[[ Study text, beginning ]]
Sony has been known for its support of indie developers for years, but it seems especially keen to demonstrate that recently. Yesterday, it announced that the PlayStation Store would get an indie game area, and today it has shone a light on three new indie games that are coming to the store: Doki-Doki Universe, Hohokum (which you can find here), and CounterSpy (here).
Doki-Doki Universe is from a studio called HumaNature Studios (apparently that's “human nature”, not “huma nature”); founder Greg Johnson, who worked on Toejam and Earl back in the day, explains the game in a blog post. He describes the game as an “RPG/Simulation/Interactive Story”, but since that doesn't really pin it down he goes on to outline the story.
You play a robot called Model QT377665 (or QT3 for short) which has been abandoned on an asteroid by its human family; after QT3 has dutifully waited for 11,432 days for the family to come back and get it like they said, an alien called Alien Jeff turns up to find out how much humanity this robot has and whether it should just be scrapped. Proving its humanity turns out to be a case of travelling to a variety of themed planets (the examples we're given are “cute, scary, gross, robot, ice”) and interacting with bizarre characters while Alien Jeff looks on. You'll also stop at asteroids to take visual personality tests, and the Therapist on your home planet (which you can decorate) will give you a personality report. The personality tests are available even if you don't pay for the game.
Alongside the game, HumaNature Studios will also release a free messaging app that will let players send animated messages to each other.
Johnson says he's tired of shooters, and this game reflects that. Do you feel the same?
[[ Study text, end ]]
→ **Exercise requirements**
Could you copy the article on Sony's new indie games between "Sony has been" and "outline the story.", inclusive, swapping "blog post" for "online article"?
[[ Dataset excerpts, beginning ]]
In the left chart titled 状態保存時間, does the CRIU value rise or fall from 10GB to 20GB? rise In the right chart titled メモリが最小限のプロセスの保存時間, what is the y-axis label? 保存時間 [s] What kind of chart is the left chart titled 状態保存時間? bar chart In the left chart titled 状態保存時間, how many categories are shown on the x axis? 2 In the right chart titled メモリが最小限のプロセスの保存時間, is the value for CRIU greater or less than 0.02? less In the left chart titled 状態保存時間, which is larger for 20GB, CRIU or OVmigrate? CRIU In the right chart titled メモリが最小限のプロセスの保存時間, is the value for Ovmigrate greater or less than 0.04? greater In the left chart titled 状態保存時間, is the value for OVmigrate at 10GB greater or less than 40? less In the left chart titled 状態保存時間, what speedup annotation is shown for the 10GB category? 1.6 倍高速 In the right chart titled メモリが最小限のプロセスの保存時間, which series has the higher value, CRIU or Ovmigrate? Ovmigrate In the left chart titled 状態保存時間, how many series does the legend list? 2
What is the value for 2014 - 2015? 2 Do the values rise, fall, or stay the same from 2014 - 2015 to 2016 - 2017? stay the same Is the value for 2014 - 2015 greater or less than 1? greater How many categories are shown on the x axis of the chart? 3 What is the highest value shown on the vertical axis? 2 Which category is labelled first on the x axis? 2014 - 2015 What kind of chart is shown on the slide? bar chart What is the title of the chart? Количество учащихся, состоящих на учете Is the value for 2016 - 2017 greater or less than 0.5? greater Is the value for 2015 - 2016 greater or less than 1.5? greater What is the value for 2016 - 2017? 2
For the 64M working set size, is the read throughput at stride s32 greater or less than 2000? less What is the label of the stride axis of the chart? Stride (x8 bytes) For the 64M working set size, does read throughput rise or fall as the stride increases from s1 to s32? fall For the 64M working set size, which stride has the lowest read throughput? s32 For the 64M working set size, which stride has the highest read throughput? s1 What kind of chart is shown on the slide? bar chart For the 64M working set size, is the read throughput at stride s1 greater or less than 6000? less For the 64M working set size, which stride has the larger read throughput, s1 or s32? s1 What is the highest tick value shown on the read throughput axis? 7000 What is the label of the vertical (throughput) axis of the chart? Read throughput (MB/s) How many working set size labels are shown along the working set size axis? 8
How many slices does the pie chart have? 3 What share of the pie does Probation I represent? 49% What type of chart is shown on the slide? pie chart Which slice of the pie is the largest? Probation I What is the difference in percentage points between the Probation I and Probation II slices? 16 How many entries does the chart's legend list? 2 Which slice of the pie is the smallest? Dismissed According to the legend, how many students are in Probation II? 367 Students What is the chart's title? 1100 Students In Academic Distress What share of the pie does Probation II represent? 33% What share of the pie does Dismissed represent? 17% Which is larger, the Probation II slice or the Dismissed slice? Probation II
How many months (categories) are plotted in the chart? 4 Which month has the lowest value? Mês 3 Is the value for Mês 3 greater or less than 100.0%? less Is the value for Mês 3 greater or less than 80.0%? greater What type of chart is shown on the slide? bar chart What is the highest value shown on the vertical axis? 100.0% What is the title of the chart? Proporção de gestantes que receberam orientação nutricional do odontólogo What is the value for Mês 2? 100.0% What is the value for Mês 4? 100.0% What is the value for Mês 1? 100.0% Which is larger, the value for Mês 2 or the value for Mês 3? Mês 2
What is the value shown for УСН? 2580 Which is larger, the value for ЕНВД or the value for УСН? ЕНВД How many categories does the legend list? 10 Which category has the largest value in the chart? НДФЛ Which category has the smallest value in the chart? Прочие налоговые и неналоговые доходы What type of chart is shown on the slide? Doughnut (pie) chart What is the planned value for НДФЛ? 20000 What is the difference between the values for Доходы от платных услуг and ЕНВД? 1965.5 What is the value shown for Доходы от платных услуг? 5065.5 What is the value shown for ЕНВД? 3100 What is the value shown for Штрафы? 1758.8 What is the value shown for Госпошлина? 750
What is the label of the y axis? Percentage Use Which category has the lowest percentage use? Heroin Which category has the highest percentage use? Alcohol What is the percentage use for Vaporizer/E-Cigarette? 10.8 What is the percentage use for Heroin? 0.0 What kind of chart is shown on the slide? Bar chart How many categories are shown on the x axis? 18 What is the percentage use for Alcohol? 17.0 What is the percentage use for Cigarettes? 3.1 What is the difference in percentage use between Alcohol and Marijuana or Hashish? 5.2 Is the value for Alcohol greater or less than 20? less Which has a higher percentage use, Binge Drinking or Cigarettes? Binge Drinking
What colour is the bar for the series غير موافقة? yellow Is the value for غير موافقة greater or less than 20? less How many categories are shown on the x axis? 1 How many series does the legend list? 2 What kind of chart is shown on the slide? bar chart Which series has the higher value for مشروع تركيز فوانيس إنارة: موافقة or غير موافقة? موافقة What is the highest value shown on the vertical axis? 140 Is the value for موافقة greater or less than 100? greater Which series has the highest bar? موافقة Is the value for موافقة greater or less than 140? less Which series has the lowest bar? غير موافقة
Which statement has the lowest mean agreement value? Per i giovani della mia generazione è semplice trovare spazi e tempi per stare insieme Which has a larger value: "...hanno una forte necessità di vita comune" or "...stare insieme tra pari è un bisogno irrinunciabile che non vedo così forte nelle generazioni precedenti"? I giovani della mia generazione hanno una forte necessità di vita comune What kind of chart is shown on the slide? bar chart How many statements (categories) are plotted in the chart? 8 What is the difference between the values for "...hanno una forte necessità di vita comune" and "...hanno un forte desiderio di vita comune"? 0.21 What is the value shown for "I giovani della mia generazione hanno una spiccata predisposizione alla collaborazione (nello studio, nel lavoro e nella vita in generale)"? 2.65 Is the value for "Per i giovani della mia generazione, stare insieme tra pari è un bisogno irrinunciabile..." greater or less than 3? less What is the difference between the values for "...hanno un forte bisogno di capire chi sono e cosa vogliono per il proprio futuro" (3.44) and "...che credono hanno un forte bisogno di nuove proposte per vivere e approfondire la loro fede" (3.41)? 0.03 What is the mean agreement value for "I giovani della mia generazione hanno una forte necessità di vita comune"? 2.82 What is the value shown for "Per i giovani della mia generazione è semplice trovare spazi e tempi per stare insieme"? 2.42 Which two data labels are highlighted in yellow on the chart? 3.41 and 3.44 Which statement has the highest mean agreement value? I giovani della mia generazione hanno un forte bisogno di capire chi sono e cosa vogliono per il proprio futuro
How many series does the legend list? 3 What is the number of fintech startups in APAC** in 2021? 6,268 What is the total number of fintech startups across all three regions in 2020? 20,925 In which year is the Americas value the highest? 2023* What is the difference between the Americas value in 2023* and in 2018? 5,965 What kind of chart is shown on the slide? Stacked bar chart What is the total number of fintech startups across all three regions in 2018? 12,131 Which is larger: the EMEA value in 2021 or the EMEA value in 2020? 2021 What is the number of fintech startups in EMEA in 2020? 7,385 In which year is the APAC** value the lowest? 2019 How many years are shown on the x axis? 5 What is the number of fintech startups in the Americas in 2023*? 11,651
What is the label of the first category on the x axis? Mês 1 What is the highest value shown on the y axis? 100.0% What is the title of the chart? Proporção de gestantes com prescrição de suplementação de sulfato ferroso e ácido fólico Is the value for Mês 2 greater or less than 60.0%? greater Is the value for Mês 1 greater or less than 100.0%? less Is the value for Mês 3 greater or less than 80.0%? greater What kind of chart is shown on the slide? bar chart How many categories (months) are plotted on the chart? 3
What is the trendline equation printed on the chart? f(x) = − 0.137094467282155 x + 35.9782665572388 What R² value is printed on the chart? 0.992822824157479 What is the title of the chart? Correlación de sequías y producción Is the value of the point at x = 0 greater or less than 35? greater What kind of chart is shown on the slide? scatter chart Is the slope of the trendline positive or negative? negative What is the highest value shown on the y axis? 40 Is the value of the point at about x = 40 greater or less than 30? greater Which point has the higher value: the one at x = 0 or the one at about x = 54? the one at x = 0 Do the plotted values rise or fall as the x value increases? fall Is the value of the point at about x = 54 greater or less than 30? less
[[ Dataset excerpts, end ]]
→ **Answer section**
Sony has been known for its support of indie developers for years, but it seems especially keen to demonstrate that recently. Yesterday, it announced that the PlayStation Store would get an indie game area, and today it has shone a light on three new indie games that are coming to the store: Doki-Doki Universe, Hohokum (which you can find here), and CounterSpy (here).
Doki-Doki Universe is from a studio called HumaNature Studios (apparently that's “human nature”, not “huma nature”); founder Greg Johnson, who worked on Toejam and Earl back in the day, explains the game in a online article. He describes the game as an “RPG/Simulation/Interactive Story”, but since that doesn't really pin it down he goes on to outline the story.